Marginal Product and Diminishing Returns
  
Even products feel marginalized sometimes.
Marginal product is basically looking at inputs and how they affect outputs in a business. When you add one-more-whatever of input, that doesn’t necessarily mean you’ll get a proportional output.
If you put yourself in the shoes of a “firm” (think: capitalist trying to max profits), then marginal product and diminishing returns is all of a sudden very interesting.
Let’s use Stacy, a six-year-old who’s selling lemonade to help with Granny’s medical bills. You might think, “The more cups, lemons, sugar, and water Stacy has, the more lemonade she has, proportionally.” Yes. Here, the inputs are proportional to the outputs. When we measure change in production costs to change in output, we’re looking at the marginal product.
But after Stacy’s story becomes national news, making Stacy the poster child of everything that's wrong with healthcare in America, she gets a flood of incoming business—so much business that she needs another table (a “fixed cost”), which costs money. That, plus all of her variable costs, make each cup of additional lemonade more and more expensive to produce. Stacy realizes that she’s facing diminishing returns on her lemonade, and that it’ll make sense to stop at the optimal level of production, when it’s no longer worth the cost to create and sell an additional cup of lemonade.
When you're running a business, you invest in your inputs: everything from large fixed costs to labor. In return for your inputs, you get your output. But how do you know if it's worth it or not to add more of an input?
Finding the marginal product of an input can help you answer this question. The marginal product of an input (whether physical inputs or labor) is the increase in output as a result of one additional unit of that input. To see what we mean, let's take a look at Blackbeard, who, for having a very short pirating career, is nonetheless known for being a decent manager of his crew.
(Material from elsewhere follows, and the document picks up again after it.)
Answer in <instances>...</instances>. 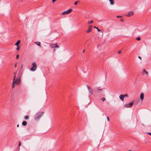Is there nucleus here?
Segmentation results:
<instances>
[{"instance_id":"1","label":"nucleus","mask_w":151,"mask_h":151,"mask_svg":"<svg viewBox=\"0 0 151 151\" xmlns=\"http://www.w3.org/2000/svg\"><path fill=\"white\" fill-rule=\"evenodd\" d=\"M17 71L14 73V76L13 78V81L12 83V88H14L15 86V85H18L20 82V76L19 74L16 79Z\"/></svg>"},{"instance_id":"2","label":"nucleus","mask_w":151,"mask_h":151,"mask_svg":"<svg viewBox=\"0 0 151 151\" xmlns=\"http://www.w3.org/2000/svg\"><path fill=\"white\" fill-rule=\"evenodd\" d=\"M43 113L42 112H40L37 113L35 117V119L37 120L40 119L41 116L43 114Z\"/></svg>"},{"instance_id":"3","label":"nucleus","mask_w":151,"mask_h":151,"mask_svg":"<svg viewBox=\"0 0 151 151\" xmlns=\"http://www.w3.org/2000/svg\"><path fill=\"white\" fill-rule=\"evenodd\" d=\"M32 67L30 68V70H31L32 71H35L37 67V65L36 63L35 62H33L32 63Z\"/></svg>"},{"instance_id":"4","label":"nucleus","mask_w":151,"mask_h":151,"mask_svg":"<svg viewBox=\"0 0 151 151\" xmlns=\"http://www.w3.org/2000/svg\"><path fill=\"white\" fill-rule=\"evenodd\" d=\"M96 93H100L102 90L103 89H100L99 88H95L93 89Z\"/></svg>"},{"instance_id":"5","label":"nucleus","mask_w":151,"mask_h":151,"mask_svg":"<svg viewBox=\"0 0 151 151\" xmlns=\"http://www.w3.org/2000/svg\"><path fill=\"white\" fill-rule=\"evenodd\" d=\"M72 10V9H70L67 11H65L63 12L62 13V14L63 15H64L65 14H69L71 12Z\"/></svg>"},{"instance_id":"6","label":"nucleus","mask_w":151,"mask_h":151,"mask_svg":"<svg viewBox=\"0 0 151 151\" xmlns=\"http://www.w3.org/2000/svg\"><path fill=\"white\" fill-rule=\"evenodd\" d=\"M133 104V102H130L129 104H125L124 106L126 108H129L132 107Z\"/></svg>"},{"instance_id":"7","label":"nucleus","mask_w":151,"mask_h":151,"mask_svg":"<svg viewBox=\"0 0 151 151\" xmlns=\"http://www.w3.org/2000/svg\"><path fill=\"white\" fill-rule=\"evenodd\" d=\"M92 25H91L89 26L88 29L86 31V32L89 33L92 31Z\"/></svg>"},{"instance_id":"8","label":"nucleus","mask_w":151,"mask_h":151,"mask_svg":"<svg viewBox=\"0 0 151 151\" xmlns=\"http://www.w3.org/2000/svg\"><path fill=\"white\" fill-rule=\"evenodd\" d=\"M134 15V13L133 12L131 11L129 12L126 15V16L127 17H130Z\"/></svg>"},{"instance_id":"9","label":"nucleus","mask_w":151,"mask_h":151,"mask_svg":"<svg viewBox=\"0 0 151 151\" xmlns=\"http://www.w3.org/2000/svg\"><path fill=\"white\" fill-rule=\"evenodd\" d=\"M144 98V94L143 93H142L140 95V99L142 101Z\"/></svg>"},{"instance_id":"10","label":"nucleus","mask_w":151,"mask_h":151,"mask_svg":"<svg viewBox=\"0 0 151 151\" xmlns=\"http://www.w3.org/2000/svg\"><path fill=\"white\" fill-rule=\"evenodd\" d=\"M120 99L122 101H123L124 100V96L123 95H121L119 96Z\"/></svg>"},{"instance_id":"11","label":"nucleus","mask_w":151,"mask_h":151,"mask_svg":"<svg viewBox=\"0 0 151 151\" xmlns=\"http://www.w3.org/2000/svg\"><path fill=\"white\" fill-rule=\"evenodd\" d=\"M88 91L91 95L92 96L93 94V91L92 89H91L90 90H88Z\"/></svg>"},{"instance_id":"12","label":"nucleus","mask_w":151,"mask_h":151,"mask_svg":"<svg viewBox=\"0 0 151 151\" xmlns=\"http://www.w3.org/2000/svg\"><path fill=\"white\" fill-rule=\"evenodd\" d=\"M20 42V40H18L17 41L15 45L18 47L19 46V44Z\"/></svg>"},{"instance_id":"13","label":"nucleus","mask_w":151,"mask_h":151,"mask_svg":"<svg viewBox=\"0 0 151 151\" xmlns=\"http://www.w3.org/2000/svg\"><path fill=\"white\" fill-rule=\"evenodd\" d=\"M22 124L23 126H25L27 125V123L26 122L24 121L22 122Z\"/></svg>"},{"instance_id":"14","label":"nucleus","mask_w":151,"mask_h":151,"mask_svg":"<svg viewBox=\"0 0 151 151\" xmlns=\"http://www.w3.org/2000/svg\"><path fill=\"white\" fill-rule=\"evenodd\" d=\"M52 45L53 46L54 48H57L58 47V46L57 44H52Z\"/></svg>"},{"instance_id":"15","label":"nucleus","mask_w":151,"mask_h":151,"mask_svg":"<svg viewBox=\"0 0 151 151\" xmlns=\"http://www.w3.org/2000/svg\"><path fill=\"white\" fill-rule=\"evenodd\" d=\"M114 0H109L111 5H113L114 4Z\"/></svg>"},{"instance_id":"16","label":"nucleus","mask_w":151,"mask_h":151,"mask_svg":"<svg viewBox=\"0 0 151 151\" xmlns=\"http://www.w3.org/2000/svg\"><path fill=\"white\" fill-rule=\"evenodd\" d=\"M35 43L37 45H39L40 46V42H35Z\"/></svg>"},{"instance_id":"17","label":"nucleus","mask_w":151,"mask_h":151,"mask_svg":"<svg viewBox=\"0 0 151 151\" xmlns=\"http://www.w3.org/2000/svg\"><path fill=\"white\" fill-rule=\"evenodd\" d=\"M24 118V119L25 120H27L28 119L29 116H28V115H27V116H25Z\"/></svg>"},{"instance_id":"18","label":"nucleus","mask_w":151,"mask_h":151,"mask_svg":"<svg viewBox=\"0 0 151 151\" xmlns=\"http://www.w3.org/2000/svg\"><path fill=\"white\" fill-rule=\"evenodd\" d=\"M93 27H94V28H96V29H97V30H98L99 32L101 31V32H102V31H101V30L99 29L98 28V27H96V26H94Z\"/></svg>"},{"instance_id":"19","label":"nucleus","mask_w":151,"mask_h":151,"mask_svg":"<svg viewBox=\"0 0 151 151\" xmlns=\"http://www.w3.org/2000/svg\"><path fill=\"white\" fill-rule=\"evenodd\" d=\"M143 71L147 75L148 74V73L147 72L145 69H144L143 70Z\"/></svg>"},{"instance_id":"20","label":"nucleus","mask_w":151,"mask_h":151,"mask_svg":"<svg viewBox=\"0 0 151 151\" xmlns=\"http://www.w3.org/2000/svg\"><path fill=\"white\" fill-rule=\"evenodd\" d=\"M101 100H102V101H104L105 100H106V99L104 97H103L102 99H101Z\"/></svg>"},{"instance_id":"21","label":"nucleus","mask_w":151,"mask_h":151,"mask_svg":"<svg viewBox=\"0 0 151 151\" xmlns=\"http://www.w3.org/2000/svg\"><path fill=\"white\" fill-rule=\"evenodd\" d=\"M87 87L88 90H90L91 89V88L88 85H87Z\"/></svg>"},{"instance_id":"22","label":"nucleus","mask_w":151,"mask_h":151,"mask_svg":"<svg viewBox=\"0 0 151 151\" xmlns=\"http://www.w3.org/2000/svg\"><path fill=\"white\" fill-rule=\"evenodd\" d=\"M93 21H91L88 22V24H91L93 23Z\"/></svg>"},{"instance_id":"23","label":"nucleus","mask_w":151,"mask_h":151,"mask_svg":"<svg viewBox=\"0 0 151 151\" xmlns=\"http://www.w3.org/2000/svg\"><path fill=\"white\" fill-rule=\"evenodd\" d=\"M140 40V37H137L136 38V40Z\"/></svg>"},{"instance_id":"24","label":"nucleus","mask_w":151,"mask_h":151,"mask_svg":"<svg viewBox=\"0 0 151 151\" xmlns=\"http://www.w3.org/2000/svg\"><path fill=\"white\" fill-rule=\"evenodd\" d=\"M19 55H17L16 56V58L17 59H19Z\"/></svg>"},{"instance_id":"25","label":"nucleus","mask_w":151,"mask_h":151,"mask_svg":"<svg viewBox=\"0 0 151 151\" xmlns=\"http://www.w3.org/2000/svg\"><path fill=\"white\" fill-rule=\"evenodd\" d=\"M20 49V48L19 47H18L17 48L16 50H19Z\"/></svg>"},{"instance_id":"26","label":"nucleus","mask_w":151,"mask_h":151,"mask_svg":"<svg viewBox=\"0 0 151 151\" xmlns=\"http://www.w3.org/2000/svg\"><path fill=\"white\" fill-rule=\"evenodd\" d=\"M21 145V142L20 141V142H19V146H20Z\"/></svg>"},{"instance_id":"27","label":"nucleus","mask_w":151,"mask_h":151,"mask_svg":"<svg viewBox=\"0 0 151 151\" xmlns=\"http://www.w3.org/2000/svg\"><path fill=\"white\" fill-rule=\"evenodd\" d=\"M122 17L121 16H117V18H121V17Z\"/></svg>"},{"instance_id":"28","label":"nucleus","mask_w":151,"mask_h":151,"mask_svg":"<svg viewBox=\"0 0 151 151\" xmlns=\"http://www.w3.org/2000/svg\"><path fill=\"white\" fill-rule=\"evenodd\" d=\"M107 119L108 121V122H109V117L107 116Z\"/></svg>"},{"instance_id":"29","label":"nucleus","mask_w":151,"mask_h":151,"mask_svg":"<svg viewBox=\"0 0 151 151\" xmlns=\"http://www.w3.org/2000/svg\"><path fill=\"white\" fill-rule=\"evenodd\" d=\"M74 4H75V5H77V2H76H76H75L74 3Z\"/></svg>"},{"instance_id":"30","label":"nucleus","mask_w":151,"mask_h":151,"mask_svg":"<svg viewBox=\"0 0 151 151\" xmlns=\"http://www.w3.org/2000/svg\"><path fill=\"white\" fill-rule=\"evenodd\" d=\"M124 96V97H127L128 96V95H123Z\"/></svg>"},{"instance_id":"31","label":"nucleus","mask_w":151,"mask_h":151,"mask_svg":"<svg viewBox=\"0 0 151 151\" xmlns=\"http://www.w3.org/2000/svg\"><path fill=\"white\" fill-rule=\"evenodd\" d=\"M57 0H52V2L54 3L55 1H56Z\"/></svg>"},{"instance_id":"32","label":"nucleus","mask_w":151,"mask_h":151,"mask_svg":"<svg viewBox=\"0 0 151 151\" xmlns=\"http://www.w3.org/2000/svg\"><path fill=\"white\" fill-rule=\"evenodd\" d=\"M138 58H139V59H140L141 60V59H141V57L140 56H139L138 57Z\"/></svg>"},{"instance_id":"33","label":"nucleus","mask_w":151,"mask_h":151,"mask_svg":"<svg viewBox=\"0 0 151 151\" xmlns=\"http://www.w3.org/2000/svg\"><path fill=\"white\" fill-rule=\"evenodd\" d=\"M121 52V51H119L118 52V54H119Z\"/></svg>"},{"instance_id":"34","label":"nucleus","mask_w":151,"mask_h":151,"mask_svg":"<svg viewBox=\"0 0 151 151\" xmlns=\"http://www.w3.org/2000/svg\"><path fill=\"white\" fill-rule=\"evenodd\" d=\"M147 134L151 135V133L150 132H148Z\"/></svg>"},{"instance_id":"35","label":"nucleus","mask_w":151,"mask_h":151,"mask_svg":"<svg viewBox=\"0 0 151 151\" xmlns=\"http://www.w3.org/2000/svg\"><path fill=\"white\" fill-rule=\"evenodd\" d=\"M23 65H22L21 66V69L22 68V67H23Z\"/></svg>"},{"instance_id":"36","label":"nucleus","mask_w":151,"mask_h":151,"mask_svg":"<svg viewBox=\"0 0 151 151\" xmlns=\"http://www.w3.org/2000/svg\"><path fill=\"white\" fill-rule=\"evenodd\" d=\"M16 66H17V64H16L15 65L14 67H16Z\"/></svg>"},{"instance_id":"37","label":"nucleus","mask_w":151,"mask_h":151,"mask_svg":"<svg viewBox=\"0 0 151 151\" xmlns=\"http://www.w3.org/2000/svg\"><path fill=\"white\" fill-rule=\"evenodd\" d=\"M17 127H19V124H17Z\"/></svg>"},{"instance_id":"38","label":"nucleus","mask_w":151,"mask_h":151,"mask_svg":"<svg viewBox=\"0 0 151 151\" xmlns=\"http://www.w3.org/2000/svg\"><path fill=\"white\" fill-rule=\"evenodd\" d=\"M85 52V50H84L83 51V53H84Z\"/></svg>"},{"instance_id":"39","label":"nucleus","mask_w":151,"mask_h":151,"mask_svg":"<svg viewBox=\"0 0 151 151\" xmlns=\"http://www.w3.org/2000/svg\"><path fill=\"white\" fill-rule=\"evenodd\" d=\"M128 151H131V150H128Z\"/></svg>"}]
</instances>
At first, Blackbeard had a small crew. Because his crew was small, their, um...booty...was also pretty small. They couldn't battle big ships that were holding the most gold, and they could only carry so much of it. Blackbeard hired another pirate, which increased their total booty from 1,000 pieces of eight to 1,300 pieces of eight. Since the booty went from 1,000 to 1,300 thanks to the addition of the new employee, the marginal product of that new hire was 300 pieces of eight.
The results of another mate in the crew were so great that Blackbeard decided to hire another pirate. And then another, and another. Even though the marginal product with each new input of labor was less than the last, he kept hiring more pirates, since each new pirate was still contributing to a higher total output.
With a bigger crew, they were able to take on bigger ships, increasing their total output. All other inputs, like their pirate ship, stayed constant. As the crew's size increased, so did the amount of booty they were scoring. And who doesn’t like to score booty?
But...the law of diminishing returns has a way of making it rain on everyone’s parade. The law of diminishing returns pops up in many places in economics, including marginal product. While increasing a marginal product (such as labor, for instance) will increase total output for awhile, eventually additional units of that input will result in a stagnant or decreased total output.
After Blackbeard’s most recent pirate hire, a looting went terribly wrong. There were so many pirates on his ship that they couldn't loot effectively. They were bumping into each other, accidently shooting each other...and they were frustrated because of it. All of a sudden, their total output (their booty) dropped from 3,000 pieces of eight to 2,500 pieces of eight. Arrrrrhhhh.
In Blackbeard's case, his output was initially increasing as he grew his crew, but eventually decreased because of it. The last pirate he hired had a negative marginal product of 500 pieces of eight, since that last additional unit of labor input caused total output to go from 3,000 pieces of eight to 2,500 pieces of eight.
What’s a pirate to do? Well, he could get another ship and start a franchise...er, a fleet...or he could let that last pirate walk the plank, and stick with the one ship.
The more the merrier? Eh, up to a point. Ask any pirate.